Link to Pubmed [PMID] – 1500165
Infect. Immun. 1992 Sep;60(9):3571-8
The role of a previously described bacterial protein (F3’EP-Si), now designated P90, in the survival of Streptococcus intermedius in the host was investigated, and the immunosuppressive and B-cell-mitogenic effects of this protein were further characterized. C57BL6 mice treated with P90 were about 50 times more susceptible to infection with this bacterium than untreated mice. One of seven splenocytes of C57BL/6 mice were activated by P90. Marked splenomegaly was observed in mice treated with P90, with increased numbers of splenic mononuclear cells and polyclonal immunoglobulin-secreting plaque-forming cells. Peak responses were seen on day 3 for immunoglobulin M (IgM) and on day 5 for IgG, with an isotypic pattern consisting predominantly of IgG2a and IgG2b.

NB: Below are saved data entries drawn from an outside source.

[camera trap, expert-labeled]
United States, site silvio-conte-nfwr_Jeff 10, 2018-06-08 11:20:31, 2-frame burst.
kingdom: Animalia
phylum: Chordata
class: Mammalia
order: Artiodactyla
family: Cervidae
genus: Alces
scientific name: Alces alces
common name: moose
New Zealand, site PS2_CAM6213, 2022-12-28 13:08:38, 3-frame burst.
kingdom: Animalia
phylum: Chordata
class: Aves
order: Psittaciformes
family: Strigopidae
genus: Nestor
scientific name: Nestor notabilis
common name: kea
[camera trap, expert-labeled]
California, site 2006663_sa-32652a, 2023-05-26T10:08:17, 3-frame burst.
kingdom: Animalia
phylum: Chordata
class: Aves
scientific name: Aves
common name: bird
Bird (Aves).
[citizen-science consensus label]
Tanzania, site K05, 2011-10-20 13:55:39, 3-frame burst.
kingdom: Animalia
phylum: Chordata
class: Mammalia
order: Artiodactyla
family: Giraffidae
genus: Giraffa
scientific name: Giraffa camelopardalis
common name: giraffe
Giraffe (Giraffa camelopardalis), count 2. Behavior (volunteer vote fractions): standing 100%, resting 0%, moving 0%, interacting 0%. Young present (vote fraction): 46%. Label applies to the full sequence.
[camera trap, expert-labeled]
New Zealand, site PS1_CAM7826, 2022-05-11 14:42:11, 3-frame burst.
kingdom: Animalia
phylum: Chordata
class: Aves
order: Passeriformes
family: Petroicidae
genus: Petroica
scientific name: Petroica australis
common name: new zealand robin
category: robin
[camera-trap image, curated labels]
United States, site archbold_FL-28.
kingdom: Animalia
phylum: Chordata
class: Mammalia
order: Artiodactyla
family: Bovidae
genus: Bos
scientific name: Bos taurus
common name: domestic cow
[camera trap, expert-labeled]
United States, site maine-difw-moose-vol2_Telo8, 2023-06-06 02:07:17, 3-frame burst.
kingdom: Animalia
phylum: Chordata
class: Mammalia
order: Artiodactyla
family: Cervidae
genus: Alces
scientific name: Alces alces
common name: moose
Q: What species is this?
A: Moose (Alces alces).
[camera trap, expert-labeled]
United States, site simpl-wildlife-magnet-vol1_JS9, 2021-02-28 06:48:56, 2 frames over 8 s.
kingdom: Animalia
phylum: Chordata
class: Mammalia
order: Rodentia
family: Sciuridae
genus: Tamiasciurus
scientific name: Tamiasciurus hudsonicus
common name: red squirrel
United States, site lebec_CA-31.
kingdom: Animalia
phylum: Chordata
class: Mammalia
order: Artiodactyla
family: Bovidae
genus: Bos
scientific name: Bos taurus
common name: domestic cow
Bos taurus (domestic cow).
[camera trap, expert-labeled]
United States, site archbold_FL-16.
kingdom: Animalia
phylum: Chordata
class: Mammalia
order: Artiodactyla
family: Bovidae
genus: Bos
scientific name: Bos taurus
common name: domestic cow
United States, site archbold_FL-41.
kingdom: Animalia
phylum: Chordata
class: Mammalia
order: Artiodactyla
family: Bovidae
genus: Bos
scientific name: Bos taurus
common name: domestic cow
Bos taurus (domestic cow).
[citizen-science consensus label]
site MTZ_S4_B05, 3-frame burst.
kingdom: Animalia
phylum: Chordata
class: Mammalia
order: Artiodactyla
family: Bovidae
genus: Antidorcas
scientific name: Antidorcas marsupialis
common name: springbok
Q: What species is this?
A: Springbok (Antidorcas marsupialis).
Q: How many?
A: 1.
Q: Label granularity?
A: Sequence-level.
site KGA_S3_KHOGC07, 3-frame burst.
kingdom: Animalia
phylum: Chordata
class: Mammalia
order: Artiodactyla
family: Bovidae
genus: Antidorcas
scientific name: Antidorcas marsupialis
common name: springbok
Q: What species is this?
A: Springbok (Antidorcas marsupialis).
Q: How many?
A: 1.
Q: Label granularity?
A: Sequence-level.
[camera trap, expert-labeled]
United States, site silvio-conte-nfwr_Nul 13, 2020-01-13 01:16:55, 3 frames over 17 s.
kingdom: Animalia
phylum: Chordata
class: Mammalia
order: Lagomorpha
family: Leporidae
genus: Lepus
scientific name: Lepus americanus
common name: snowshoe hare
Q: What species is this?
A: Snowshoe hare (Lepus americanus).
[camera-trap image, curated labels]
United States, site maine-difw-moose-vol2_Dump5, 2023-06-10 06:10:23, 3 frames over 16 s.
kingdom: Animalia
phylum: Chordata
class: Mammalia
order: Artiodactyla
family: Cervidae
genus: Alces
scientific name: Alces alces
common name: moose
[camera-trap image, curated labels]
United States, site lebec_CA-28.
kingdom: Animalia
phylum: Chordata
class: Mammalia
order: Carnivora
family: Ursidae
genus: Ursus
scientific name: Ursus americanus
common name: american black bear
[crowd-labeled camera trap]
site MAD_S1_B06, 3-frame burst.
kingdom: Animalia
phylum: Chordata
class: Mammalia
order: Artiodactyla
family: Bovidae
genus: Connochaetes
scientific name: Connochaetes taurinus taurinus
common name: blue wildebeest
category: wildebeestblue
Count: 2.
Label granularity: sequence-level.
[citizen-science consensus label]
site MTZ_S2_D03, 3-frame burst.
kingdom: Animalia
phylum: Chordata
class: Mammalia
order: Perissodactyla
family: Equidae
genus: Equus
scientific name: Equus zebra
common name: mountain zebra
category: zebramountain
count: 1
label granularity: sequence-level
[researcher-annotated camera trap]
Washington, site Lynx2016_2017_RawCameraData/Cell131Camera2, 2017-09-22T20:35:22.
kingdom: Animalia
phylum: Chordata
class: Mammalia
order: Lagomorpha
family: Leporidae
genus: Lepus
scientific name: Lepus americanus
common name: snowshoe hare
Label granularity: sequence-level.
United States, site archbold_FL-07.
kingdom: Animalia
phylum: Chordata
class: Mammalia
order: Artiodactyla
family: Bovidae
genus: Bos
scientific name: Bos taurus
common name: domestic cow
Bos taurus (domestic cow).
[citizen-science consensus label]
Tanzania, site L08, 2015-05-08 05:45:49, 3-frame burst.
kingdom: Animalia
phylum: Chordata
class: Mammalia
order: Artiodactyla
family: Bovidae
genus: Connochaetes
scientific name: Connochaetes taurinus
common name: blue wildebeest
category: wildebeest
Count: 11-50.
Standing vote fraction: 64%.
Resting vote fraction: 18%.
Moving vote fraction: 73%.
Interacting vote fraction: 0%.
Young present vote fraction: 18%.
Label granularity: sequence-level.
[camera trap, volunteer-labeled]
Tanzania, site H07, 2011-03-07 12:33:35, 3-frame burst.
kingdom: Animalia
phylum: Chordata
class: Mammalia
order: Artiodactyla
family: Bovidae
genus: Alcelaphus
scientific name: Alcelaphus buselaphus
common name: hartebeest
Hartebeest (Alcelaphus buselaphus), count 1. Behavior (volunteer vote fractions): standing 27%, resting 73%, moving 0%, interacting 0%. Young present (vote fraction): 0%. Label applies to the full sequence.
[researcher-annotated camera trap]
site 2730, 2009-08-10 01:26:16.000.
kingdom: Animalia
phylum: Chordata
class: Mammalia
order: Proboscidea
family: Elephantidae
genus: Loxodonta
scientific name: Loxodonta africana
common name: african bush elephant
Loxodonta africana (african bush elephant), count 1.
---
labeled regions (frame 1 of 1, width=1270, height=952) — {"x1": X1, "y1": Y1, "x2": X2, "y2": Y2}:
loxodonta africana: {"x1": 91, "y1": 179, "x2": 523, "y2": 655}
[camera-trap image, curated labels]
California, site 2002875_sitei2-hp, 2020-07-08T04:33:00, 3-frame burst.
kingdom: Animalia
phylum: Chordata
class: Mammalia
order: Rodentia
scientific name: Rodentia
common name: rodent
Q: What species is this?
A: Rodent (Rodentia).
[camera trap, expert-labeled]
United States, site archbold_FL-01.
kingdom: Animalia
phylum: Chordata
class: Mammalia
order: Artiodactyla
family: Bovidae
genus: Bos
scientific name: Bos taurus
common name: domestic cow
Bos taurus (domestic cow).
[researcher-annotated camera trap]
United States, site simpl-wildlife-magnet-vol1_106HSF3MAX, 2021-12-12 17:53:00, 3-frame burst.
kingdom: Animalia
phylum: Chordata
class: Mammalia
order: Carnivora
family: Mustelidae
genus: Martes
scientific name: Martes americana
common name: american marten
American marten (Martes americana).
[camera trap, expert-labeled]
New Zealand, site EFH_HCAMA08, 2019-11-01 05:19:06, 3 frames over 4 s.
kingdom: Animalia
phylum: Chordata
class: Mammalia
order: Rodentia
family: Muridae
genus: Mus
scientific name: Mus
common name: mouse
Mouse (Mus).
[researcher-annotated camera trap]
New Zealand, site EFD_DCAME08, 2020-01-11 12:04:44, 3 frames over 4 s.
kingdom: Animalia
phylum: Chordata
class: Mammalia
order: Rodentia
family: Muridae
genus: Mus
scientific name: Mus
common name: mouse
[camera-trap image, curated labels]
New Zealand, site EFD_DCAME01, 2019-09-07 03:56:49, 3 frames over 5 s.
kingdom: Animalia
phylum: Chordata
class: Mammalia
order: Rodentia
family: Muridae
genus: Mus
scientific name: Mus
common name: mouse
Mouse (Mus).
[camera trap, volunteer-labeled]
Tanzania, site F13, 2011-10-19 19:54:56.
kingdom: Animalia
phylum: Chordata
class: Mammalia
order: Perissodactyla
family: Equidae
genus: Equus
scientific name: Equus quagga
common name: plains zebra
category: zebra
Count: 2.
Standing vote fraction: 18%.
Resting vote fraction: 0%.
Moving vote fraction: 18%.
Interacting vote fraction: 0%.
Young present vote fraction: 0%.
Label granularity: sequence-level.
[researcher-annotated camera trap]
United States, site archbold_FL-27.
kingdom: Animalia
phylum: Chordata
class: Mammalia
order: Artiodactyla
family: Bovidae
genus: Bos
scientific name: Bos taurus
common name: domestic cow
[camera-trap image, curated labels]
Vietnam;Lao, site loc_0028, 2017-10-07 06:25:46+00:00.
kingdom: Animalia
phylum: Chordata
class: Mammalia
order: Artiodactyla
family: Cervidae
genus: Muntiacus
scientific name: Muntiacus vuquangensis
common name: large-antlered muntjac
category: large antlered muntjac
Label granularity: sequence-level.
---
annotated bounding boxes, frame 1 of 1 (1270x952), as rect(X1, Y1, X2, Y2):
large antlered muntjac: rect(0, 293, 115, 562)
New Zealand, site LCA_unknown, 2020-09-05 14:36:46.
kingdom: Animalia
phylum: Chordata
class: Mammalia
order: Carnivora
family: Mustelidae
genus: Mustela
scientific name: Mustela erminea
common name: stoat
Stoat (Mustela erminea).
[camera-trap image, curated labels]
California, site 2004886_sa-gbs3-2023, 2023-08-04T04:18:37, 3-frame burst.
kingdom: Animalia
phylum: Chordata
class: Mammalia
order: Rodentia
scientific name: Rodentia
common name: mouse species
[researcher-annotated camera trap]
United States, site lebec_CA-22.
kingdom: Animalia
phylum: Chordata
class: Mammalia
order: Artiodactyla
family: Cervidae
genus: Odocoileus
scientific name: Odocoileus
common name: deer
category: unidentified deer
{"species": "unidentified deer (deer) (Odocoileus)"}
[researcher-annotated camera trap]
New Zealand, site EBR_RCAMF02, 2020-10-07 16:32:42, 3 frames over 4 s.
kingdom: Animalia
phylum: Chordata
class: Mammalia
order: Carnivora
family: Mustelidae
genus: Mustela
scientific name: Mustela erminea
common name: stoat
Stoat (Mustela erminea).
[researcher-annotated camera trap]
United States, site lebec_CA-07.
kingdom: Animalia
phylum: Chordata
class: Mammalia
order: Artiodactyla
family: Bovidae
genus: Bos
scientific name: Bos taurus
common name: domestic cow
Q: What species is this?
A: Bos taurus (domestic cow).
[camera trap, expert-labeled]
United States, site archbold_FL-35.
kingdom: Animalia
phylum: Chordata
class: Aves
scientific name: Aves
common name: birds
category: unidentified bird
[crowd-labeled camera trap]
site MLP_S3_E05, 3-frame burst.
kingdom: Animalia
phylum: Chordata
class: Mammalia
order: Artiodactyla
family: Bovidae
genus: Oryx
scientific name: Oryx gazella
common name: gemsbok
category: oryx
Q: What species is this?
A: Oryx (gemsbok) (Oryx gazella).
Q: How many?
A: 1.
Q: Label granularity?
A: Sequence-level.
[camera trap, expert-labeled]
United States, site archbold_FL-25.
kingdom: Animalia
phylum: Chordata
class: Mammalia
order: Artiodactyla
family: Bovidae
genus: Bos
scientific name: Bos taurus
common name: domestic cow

When mice were treated with P90 before being primed with sheep erythrocytes, polyclonal immunoglobulin synthesis was accompanied by an ephemeral stimulation of the specific immune response against sheep erythrocytes that was quickly replaced by a dramatic immunosuppression. In contrast, when mice were treated with P90 after being primed, the polyclonal activation was comparatively much less evident and there was no suppression of the specific immune response. Immunosuppression was considerably reduced in mice thymectomized as adults or depleted of CD8+ cells. Adoptive transfer experiments showed that B cells obtained from P90-treated mice were less able to respond to an antigenic challenge, even in the presence of normal T cells, and that T cells obtained from P90-treated mice could actively suppress the specific immune response of normal B cells.